In the coming few weeks, the Government of Sudan will have the opportunity to make the difference between life and death, security and instability for the people of Darfur.
The African Union (AU) and the United Nations (UN) will put to it a detailed proposal for an AU-UN peacekeeping mission there, to implement the agreement reached with the Government of Sudan in November 2006.
That mission forms a crucial part of international attempts to support the people of Sudan by helping to end a conflict that has resulted in the deaths of an estimated 250,000 civilians, driven millions from their homes to squalid camps that lack the resources necessary to give them shelter, food and security, destabilised the region, and meant that four million people – two-third’s of Darfur’s population – are now dependent on international aid for food and basic needs.
Even since the Darfur Peace Agreement was signed in May 2006 another 230,000 people have been driven from their homes, taking the total number of those displaced to over two million.
But, despite this desperate situation, humanitarian organizations are having to draw back from Darfur because of the increased instability and restrictions placed on their movement. The Government of Sudan has refused access to Darfur for a Human Rights Council mission seeking to establish the facts on the ground, and the UN arms embargo on Darfur is willfully ignored by all sides.
For their part, the rebel groups have refused to join the Darfur Peace Agreement, and are today responsible for much of the instability in Darfur.
This cannot go on. The AU recognizes that, and the UN recognizes that.
That is why the AU asked the UN to take over peacekeeping in Darfur, after it became clear that the AU peacekeeping force there was not big enough or well-equipped enough to provide protection to refugee camps, towns and villages across the whole region.
That is why both the AU and the UN have both worked patiently with the Government of Sudan to try to establish exactly what sort of peacekeeping force it can accept to bring an end to the violence.
And that is why the international community should play its part by looking at ways to limit the flow of weapons and violence into Sudan and Darfur, such as extending the UN arms embargo and seeking to restrict the ability of those responsible to commit further atrocities.
The international community must also continue to work to reinvigorate the political process between the Government of Sudan and the rebels in Darfur, and encourage all parties to implement the cease-fire. For this to happen, the rebels will have to engage with a degree of seriousness and responsibility that they have so far failed to demonstrate, and the Government of Sudan will need to make good its commitment to allow a fully-staffed, effective international peacekeeping mission into Darfur.

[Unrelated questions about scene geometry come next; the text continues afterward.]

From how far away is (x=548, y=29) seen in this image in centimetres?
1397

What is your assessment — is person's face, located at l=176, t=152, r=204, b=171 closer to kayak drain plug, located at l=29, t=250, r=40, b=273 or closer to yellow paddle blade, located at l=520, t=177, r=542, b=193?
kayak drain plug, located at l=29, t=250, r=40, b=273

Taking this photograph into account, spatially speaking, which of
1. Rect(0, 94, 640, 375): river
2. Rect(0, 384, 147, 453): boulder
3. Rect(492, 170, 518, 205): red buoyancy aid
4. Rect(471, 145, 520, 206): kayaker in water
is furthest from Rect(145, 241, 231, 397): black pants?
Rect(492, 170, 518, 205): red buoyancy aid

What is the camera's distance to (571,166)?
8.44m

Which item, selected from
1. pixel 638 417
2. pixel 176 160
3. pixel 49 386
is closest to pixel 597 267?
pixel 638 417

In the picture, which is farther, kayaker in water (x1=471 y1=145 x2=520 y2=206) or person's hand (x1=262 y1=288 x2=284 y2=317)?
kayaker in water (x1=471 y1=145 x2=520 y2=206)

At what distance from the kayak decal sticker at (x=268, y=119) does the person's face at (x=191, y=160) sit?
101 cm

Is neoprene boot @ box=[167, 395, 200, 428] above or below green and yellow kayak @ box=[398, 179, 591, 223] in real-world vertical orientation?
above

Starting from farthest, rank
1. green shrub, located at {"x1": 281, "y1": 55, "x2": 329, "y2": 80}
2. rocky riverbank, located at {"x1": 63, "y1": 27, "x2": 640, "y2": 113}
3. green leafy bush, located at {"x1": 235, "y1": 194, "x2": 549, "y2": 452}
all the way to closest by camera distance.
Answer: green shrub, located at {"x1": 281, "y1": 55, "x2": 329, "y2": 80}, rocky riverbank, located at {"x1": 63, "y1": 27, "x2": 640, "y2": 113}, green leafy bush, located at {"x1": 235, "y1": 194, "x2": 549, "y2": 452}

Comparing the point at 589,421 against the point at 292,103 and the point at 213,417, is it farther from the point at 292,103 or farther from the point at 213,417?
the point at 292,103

If these conditions are met, that mission might be able to stop the bloodshed, the raping of women and children, the pillaging of villages, and the uncertainty and vulnerability that has been all that many in the region have known for the past four years.
We must all, including the Government of Sudan, do everything we can to ensure that the people of Sudan are given this opportunity to bring Darfur, Sudan and the wider region forward into peace and not backward into internal conflict.